Era de noche cuando desperté, una semana después del ataque: tenía un insoportable dolor en el brazo herido. El cuerpo duele cuando sana.

No... Dolía pero no era eso.

Pat, pat, pat.

Pisadas.

El mayordomo no estaba, nadie del servicio.

Ladrones.

Cogí un pequeño un revólver que guardaba en la pequeña mesa de noche junto a mi lecho. Ni siquiera sostuve el bastón.

Pat, pat, pat.

Recorriendo el pasillo.

Pero no era un bípedo...

No mencioné palabra cuando salí de mi alcoba. El corredor estaba oscuro salvo por la luz de Luna y estrellas que emanaban del exterior. Atraparía a ese bribón. ¡No tenía ni idea de a casa de quien había ido a meterse!

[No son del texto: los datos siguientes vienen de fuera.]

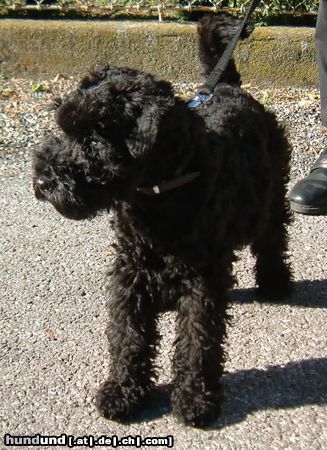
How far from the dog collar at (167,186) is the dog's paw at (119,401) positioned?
1.00m

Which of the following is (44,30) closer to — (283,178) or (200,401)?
(283,178)

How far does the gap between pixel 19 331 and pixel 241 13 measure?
563 cm

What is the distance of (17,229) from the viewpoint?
5727 mm

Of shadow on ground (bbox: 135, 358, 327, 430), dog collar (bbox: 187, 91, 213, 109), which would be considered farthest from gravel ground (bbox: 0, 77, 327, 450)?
dog collar (bbox: 187, 91, 213, 109)

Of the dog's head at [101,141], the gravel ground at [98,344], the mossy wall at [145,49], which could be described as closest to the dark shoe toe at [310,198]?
the gravel ground at [98,344]

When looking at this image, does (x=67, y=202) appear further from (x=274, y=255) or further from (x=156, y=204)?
(x=274, y=255)

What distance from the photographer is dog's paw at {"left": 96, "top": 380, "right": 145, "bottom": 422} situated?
355cm

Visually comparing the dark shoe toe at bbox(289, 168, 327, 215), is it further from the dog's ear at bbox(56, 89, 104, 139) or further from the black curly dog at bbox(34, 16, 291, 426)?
the dog's ear at bbox(56, 89, 104, 139)

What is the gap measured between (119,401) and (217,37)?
2319 mm

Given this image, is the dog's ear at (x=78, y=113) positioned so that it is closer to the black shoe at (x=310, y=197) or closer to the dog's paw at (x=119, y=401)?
the dog's paw at (x=119, y=401)

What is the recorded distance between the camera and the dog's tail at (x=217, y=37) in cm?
455

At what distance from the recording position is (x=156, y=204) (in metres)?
3.33

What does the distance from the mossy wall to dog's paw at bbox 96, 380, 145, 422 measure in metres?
5.42

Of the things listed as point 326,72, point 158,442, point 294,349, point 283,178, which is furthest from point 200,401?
point 326,72
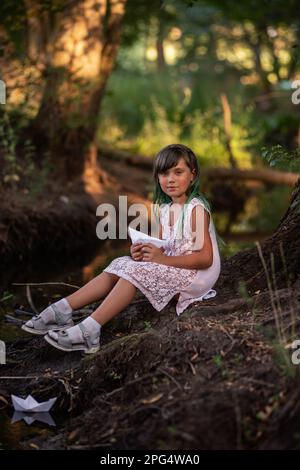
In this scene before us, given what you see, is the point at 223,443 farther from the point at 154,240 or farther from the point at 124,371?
the point at 154,240

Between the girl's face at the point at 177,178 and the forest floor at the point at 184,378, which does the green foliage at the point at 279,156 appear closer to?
the girl's face at the point at 177,178

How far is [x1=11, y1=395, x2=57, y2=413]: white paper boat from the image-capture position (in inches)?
170

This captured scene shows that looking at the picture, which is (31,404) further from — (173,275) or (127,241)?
(127,241)

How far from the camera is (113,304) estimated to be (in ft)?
15.4

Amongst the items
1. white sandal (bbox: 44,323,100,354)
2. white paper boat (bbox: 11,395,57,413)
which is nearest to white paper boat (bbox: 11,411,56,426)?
white paper boat (bbox: 11,395,57,413)

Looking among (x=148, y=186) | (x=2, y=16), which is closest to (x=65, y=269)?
(x=2, y=16)

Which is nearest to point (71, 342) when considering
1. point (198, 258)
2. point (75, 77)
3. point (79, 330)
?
point (79, 330)

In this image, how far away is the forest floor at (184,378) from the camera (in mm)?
3312

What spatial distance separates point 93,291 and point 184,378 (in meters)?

Bajé por las escaleras, sin ver a nadie aún y llegué a la primera planta, justamente al amplio vestíbulo de la entrada. La puerta estaba cerrada. En mi camino, no aprecié ventanas abiertas.

Pat, pat, pat.

Un jadeo.

La lenta y pesada respiración de una criatura abominable, cuyo cuerpo sólo traía desgracia y recelo de la Luz.

–¡¿Qué demonios eres?! – Exclamé airado y al girarme lo vi.

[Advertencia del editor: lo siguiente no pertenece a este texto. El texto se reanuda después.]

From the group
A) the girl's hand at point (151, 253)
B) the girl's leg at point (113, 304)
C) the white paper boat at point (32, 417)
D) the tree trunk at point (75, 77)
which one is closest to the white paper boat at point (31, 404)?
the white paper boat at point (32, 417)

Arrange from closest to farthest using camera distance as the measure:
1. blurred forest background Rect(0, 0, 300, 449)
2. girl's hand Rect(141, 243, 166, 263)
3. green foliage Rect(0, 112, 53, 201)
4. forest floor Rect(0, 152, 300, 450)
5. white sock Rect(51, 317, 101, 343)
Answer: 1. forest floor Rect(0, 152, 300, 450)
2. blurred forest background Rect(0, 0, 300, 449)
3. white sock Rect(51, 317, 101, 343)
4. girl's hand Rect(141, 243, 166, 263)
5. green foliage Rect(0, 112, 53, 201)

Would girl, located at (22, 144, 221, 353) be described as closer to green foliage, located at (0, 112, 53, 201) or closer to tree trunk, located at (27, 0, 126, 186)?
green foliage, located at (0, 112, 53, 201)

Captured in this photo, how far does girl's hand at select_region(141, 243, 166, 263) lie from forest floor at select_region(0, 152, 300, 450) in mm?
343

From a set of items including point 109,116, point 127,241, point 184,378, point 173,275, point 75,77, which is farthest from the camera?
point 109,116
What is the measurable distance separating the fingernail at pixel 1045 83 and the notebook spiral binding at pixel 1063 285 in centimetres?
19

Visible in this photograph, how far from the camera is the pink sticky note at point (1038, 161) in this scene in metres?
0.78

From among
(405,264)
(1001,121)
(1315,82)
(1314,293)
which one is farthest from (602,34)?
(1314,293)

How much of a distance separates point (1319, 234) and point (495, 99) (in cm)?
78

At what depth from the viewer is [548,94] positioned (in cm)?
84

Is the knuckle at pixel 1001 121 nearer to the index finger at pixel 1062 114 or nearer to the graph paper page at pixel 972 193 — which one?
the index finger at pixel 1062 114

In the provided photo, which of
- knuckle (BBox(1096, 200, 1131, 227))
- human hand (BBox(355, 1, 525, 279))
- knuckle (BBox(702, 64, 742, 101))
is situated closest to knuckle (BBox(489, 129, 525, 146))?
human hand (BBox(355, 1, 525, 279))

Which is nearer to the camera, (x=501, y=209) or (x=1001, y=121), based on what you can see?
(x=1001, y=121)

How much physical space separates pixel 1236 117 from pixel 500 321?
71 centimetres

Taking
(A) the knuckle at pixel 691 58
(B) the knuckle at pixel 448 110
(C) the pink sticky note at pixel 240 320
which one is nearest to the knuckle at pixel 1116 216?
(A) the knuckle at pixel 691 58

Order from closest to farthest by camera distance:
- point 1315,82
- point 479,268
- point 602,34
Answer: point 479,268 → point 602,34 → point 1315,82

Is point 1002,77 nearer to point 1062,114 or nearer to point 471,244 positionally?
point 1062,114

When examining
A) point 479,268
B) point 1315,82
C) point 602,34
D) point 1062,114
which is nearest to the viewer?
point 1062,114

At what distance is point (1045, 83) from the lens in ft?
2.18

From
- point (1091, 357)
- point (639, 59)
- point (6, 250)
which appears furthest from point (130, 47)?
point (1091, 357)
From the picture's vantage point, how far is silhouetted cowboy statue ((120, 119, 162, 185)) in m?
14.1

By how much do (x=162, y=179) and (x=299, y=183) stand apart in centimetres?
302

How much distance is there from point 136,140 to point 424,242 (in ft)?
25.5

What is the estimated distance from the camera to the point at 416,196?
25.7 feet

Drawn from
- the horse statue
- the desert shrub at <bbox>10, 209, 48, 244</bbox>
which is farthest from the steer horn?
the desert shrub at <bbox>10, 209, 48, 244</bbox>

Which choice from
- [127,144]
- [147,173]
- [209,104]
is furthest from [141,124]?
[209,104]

Gallardo e impávido en el descansillo de la escalera, con la luz del amplio ventanal bañando su horrenda figura. Pelo áspero. Ojos como dos rubíes malditos bañados en sangre. Una negrura tal que nada de este mundo podía compararse. Me observaba y parecía que ese maldito animal quisiera arrebatarme toda cordura. No puede ser... ¡No puede ser! El vaho de su respiración se apreciaba como un vapor en el aire frío de la noche y, tras la luz que recortaba su figura, sus ojos brillaban a la par. Nada podía asemejarse. Quieto como una estatua pero fiero como la primera vez que lo vi. Había venido a por mi...¡A terminar lo que empezó! ¡me lo dijo con la mirada y yo lo sé! Mi rostro se descompuso en una grotesca mueca a caballo entre la locura de la irrealidad y la negación a una muerte certera y afilada como la verdad más dolorosa.

El lobo negro.

– ¡No eres de este mundo! ¡eres un demonio!.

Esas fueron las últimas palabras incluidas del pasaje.